Ex-Nigerian top banker turbaned Kano emir
By Rafiu Ajakaye, Monday, June 09, 2014
LAGOS – Former chief of Nigeria's Central Bank Sanusi Lamido Sanusi on Monday was turbaned the new emir of Nigeria's northern region's biggest city of Kano, four days after the demise of the 83-year-old emir Abdullahi Ado Bayero.
"There is no rift at all, we are all together and we belong to the same family, the new emir, who was turbaned as Dan Majen Kano, said in his first inaugural speech.
"We have no cause to fight one another," he said, going on to allege conspiracies "by some outsiders" to plunge Kano into crisis.
The turbaning ceremony was held in the Government House Kano amid tight security as protesters burnt tyres in rejection of Sanusi's choice.
Princes took turns to pay their respect to the new king, who is the nephew of Bayero, who died on Friday at the age of 83.
But the Bayero princes were conspicuously missing at the ceremony, underlining a deep rift among the royals.

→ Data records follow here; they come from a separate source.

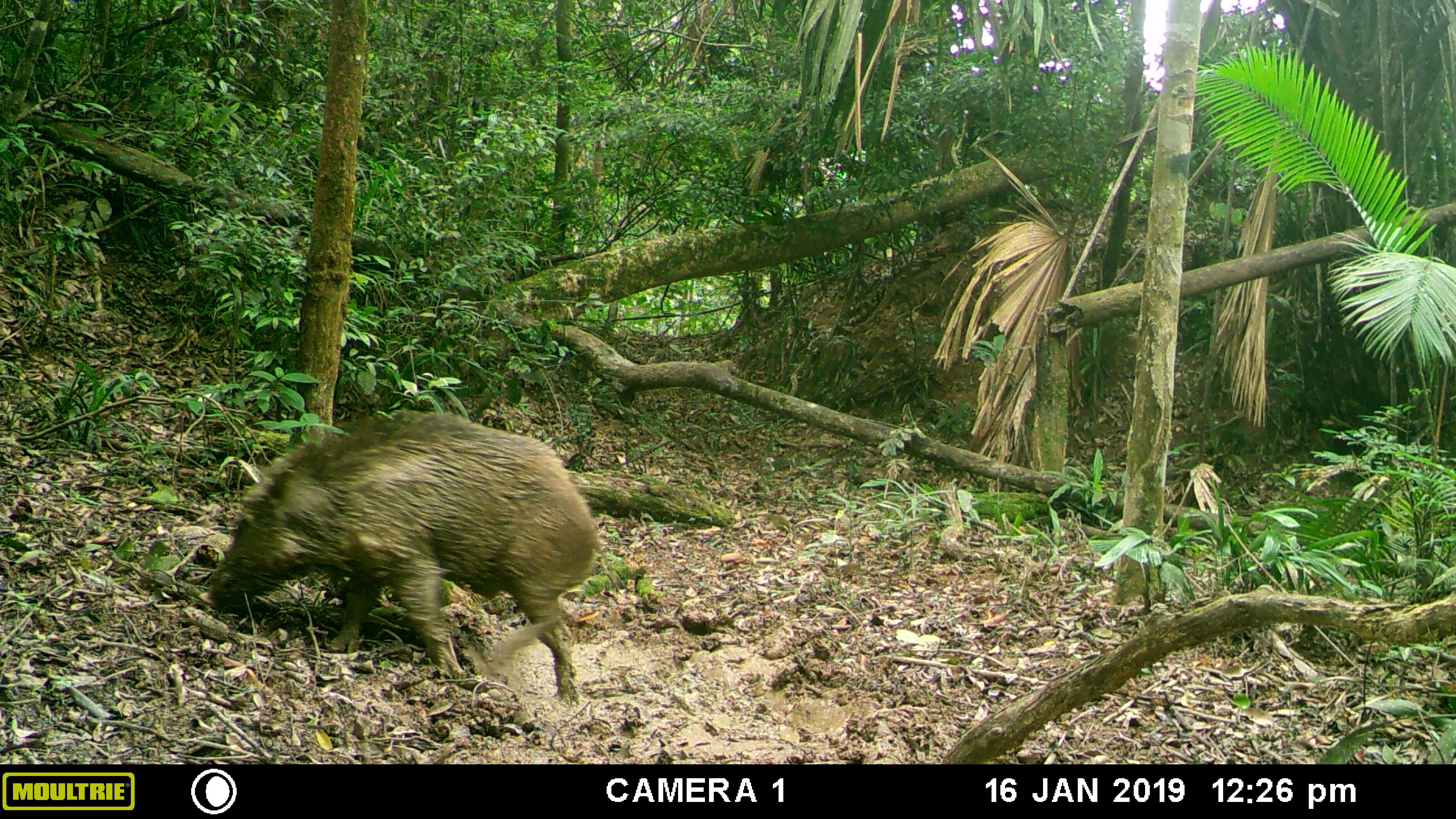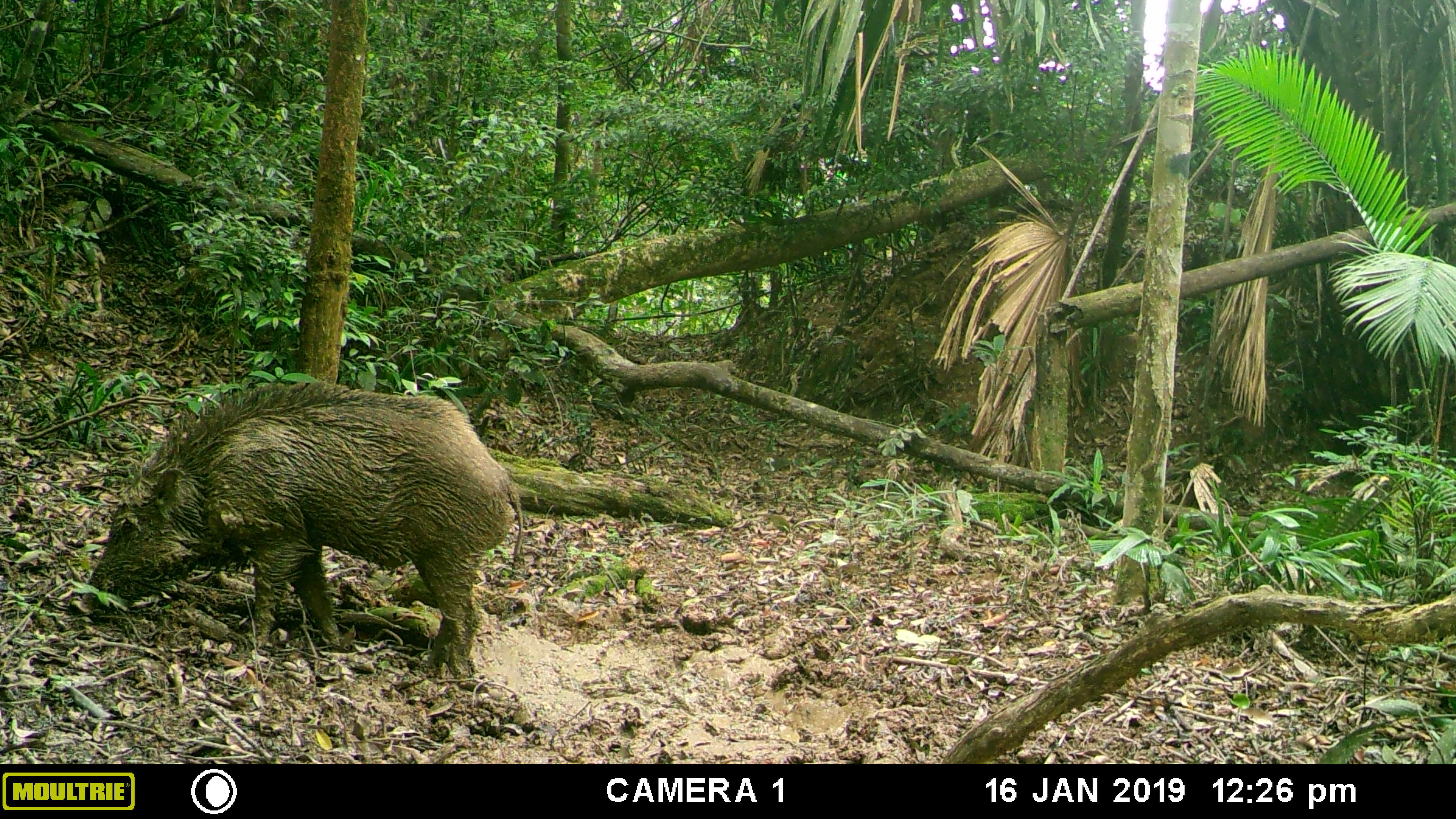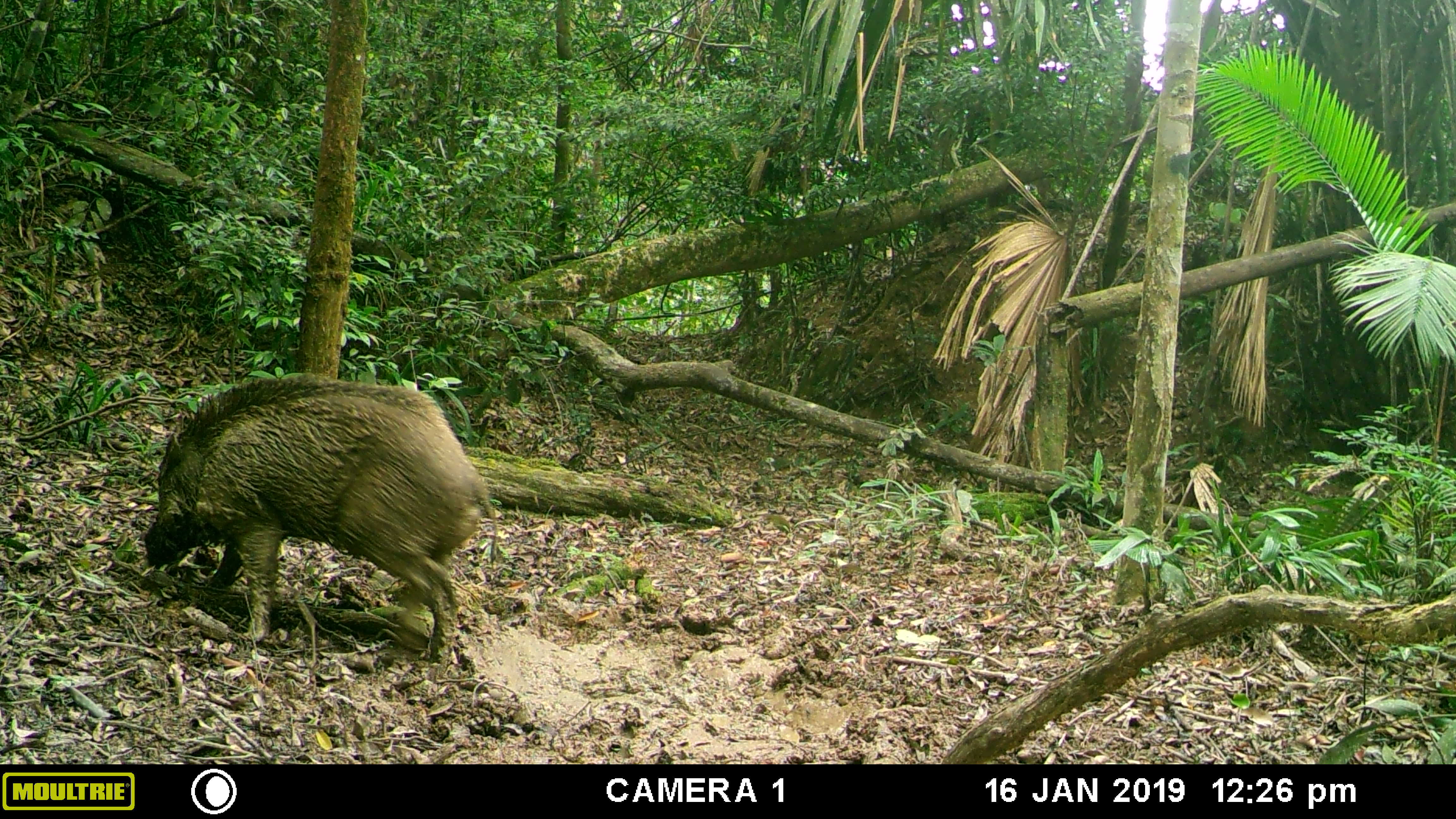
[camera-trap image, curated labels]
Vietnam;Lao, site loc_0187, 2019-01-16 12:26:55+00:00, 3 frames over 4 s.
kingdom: Animalia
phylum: Chordata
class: Mammalia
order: Artiodactyla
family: Suidae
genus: Sus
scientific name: Sus scrofa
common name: eurasian wild pig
Eurasian wild pig (Sus scrofa). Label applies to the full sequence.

The new emir comes well recommended, credited with first-class education, including in Arabic. He holds a degree in Islamic banking and sharia.

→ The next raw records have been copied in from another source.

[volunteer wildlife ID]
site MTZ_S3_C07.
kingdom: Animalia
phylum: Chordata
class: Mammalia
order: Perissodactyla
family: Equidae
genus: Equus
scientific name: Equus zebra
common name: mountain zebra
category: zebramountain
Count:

The ruling People's Democratic Party (PDP) of President Goodluck Jonathan has refused to congratulate Sanusi.
The president has been at war with Sanusi since suspending him as CBN boss last February on accusations of financial recklessness, an action Sanusi is still challenging in court.
Sanusi is seen by many as pandering to the opposition All Progressive Congress (APC) whose leadership are reportedly in Kano on a condolence visit to the state government and the emirate council.
The ruling party has already withdrawn an earlier congratulatory message to Bayero's eldest son on his alleged announcement as the new emir.
The law empowers the governor to appoint any suitable candidate from the royal family - based on recommendations from traditional kingmakers - as the emir following the death or deposition of the incumbent.
A top source in the presidency claims that Kano governor Rabiu Kwankwaso, an APC chieftain, had manipulated the process in favor of Sanusi to spite President Jonathan.
"We will see how he would preside Kano," the source said. "Every Kano person is not happy at all. He wasn't the choice of the people and the emirate council. The palace is locked as I speak with you," the source added.
Rumors had been circulated earlier Monday that some members of the emirate council planned to announce a counter emir.
Emirs are considered very influential as custodians of culture and religion in Nigeria's north, though they boast no constitutional power.
The emir of Kano comes second only to the Sultan of Sokoto in honor among the mostly Muslim northern population. The sultan, naturally the president general of the Nigerian Supreme Council for Islamic Affairs, is the official head of the Nigerian Muslims.